Les distances entre les aplats bleus du ciel sont incommensurables. Elles sont le résultat d'une vision défaite, d'un rêve ou d'un regret. Ce ne sont pas les distances qui importent, plutôt les recouvrements, les zones de jointoiement, les superpositions qui, se dessinant, donnent les mouvements du ciel, le flux des bleus et leur reflux parfois désordonnés où des chimères naissent, fantômes inapprochables autrement qu'avec une vision d'à-côté, une vision tierce.

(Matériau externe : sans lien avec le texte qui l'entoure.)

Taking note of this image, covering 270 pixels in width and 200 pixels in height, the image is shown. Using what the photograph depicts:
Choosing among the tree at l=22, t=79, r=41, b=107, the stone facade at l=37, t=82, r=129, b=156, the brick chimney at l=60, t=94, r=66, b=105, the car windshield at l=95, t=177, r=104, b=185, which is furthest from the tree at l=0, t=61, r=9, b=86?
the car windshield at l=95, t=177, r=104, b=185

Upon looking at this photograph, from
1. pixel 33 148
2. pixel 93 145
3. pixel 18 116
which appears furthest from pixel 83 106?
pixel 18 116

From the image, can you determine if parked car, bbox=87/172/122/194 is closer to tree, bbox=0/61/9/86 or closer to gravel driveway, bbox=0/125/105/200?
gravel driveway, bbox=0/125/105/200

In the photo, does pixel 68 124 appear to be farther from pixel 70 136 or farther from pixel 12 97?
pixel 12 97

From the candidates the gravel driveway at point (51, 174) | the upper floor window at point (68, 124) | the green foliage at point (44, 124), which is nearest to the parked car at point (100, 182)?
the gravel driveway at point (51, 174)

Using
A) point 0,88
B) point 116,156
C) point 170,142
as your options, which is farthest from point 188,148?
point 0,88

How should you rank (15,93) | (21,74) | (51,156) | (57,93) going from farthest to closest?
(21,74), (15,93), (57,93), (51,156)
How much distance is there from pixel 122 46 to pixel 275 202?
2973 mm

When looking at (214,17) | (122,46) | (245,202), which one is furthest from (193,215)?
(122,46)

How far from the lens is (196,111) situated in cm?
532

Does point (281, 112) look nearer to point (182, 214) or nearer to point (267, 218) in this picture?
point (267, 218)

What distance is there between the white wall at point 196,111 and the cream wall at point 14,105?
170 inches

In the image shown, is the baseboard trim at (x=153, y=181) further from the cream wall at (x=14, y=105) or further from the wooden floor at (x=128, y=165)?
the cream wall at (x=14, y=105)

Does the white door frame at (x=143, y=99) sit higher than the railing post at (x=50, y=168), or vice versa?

Une distance qui se fait discrète et qui réduit les amplitudes du regard, le ramène à sa réalité et reconstitue des éclairages absents, les dénoue de leurs attaches noires. Comment se construisent les ligatures des horizons au ciel ? Comment s'articulent vision, mosaïques bleues et enfourchement des teintes angulaires des bords du ciel ? Comment l'oeil fait-il part de ses intentions dans de tels commencements ?
Les visions basculent en désordre et, s'effondrant, donnent des preuves d'autres points de vue. Quelle sera notre parole ou notre décision ? Scellement des échafaudages pour tenir un regard, intimité avec des espaces en quinconce. Tout est abandon dans des bleus emboîtés les uns aux autres qui multiplient toutes les parts infinies qu'ils contiennent.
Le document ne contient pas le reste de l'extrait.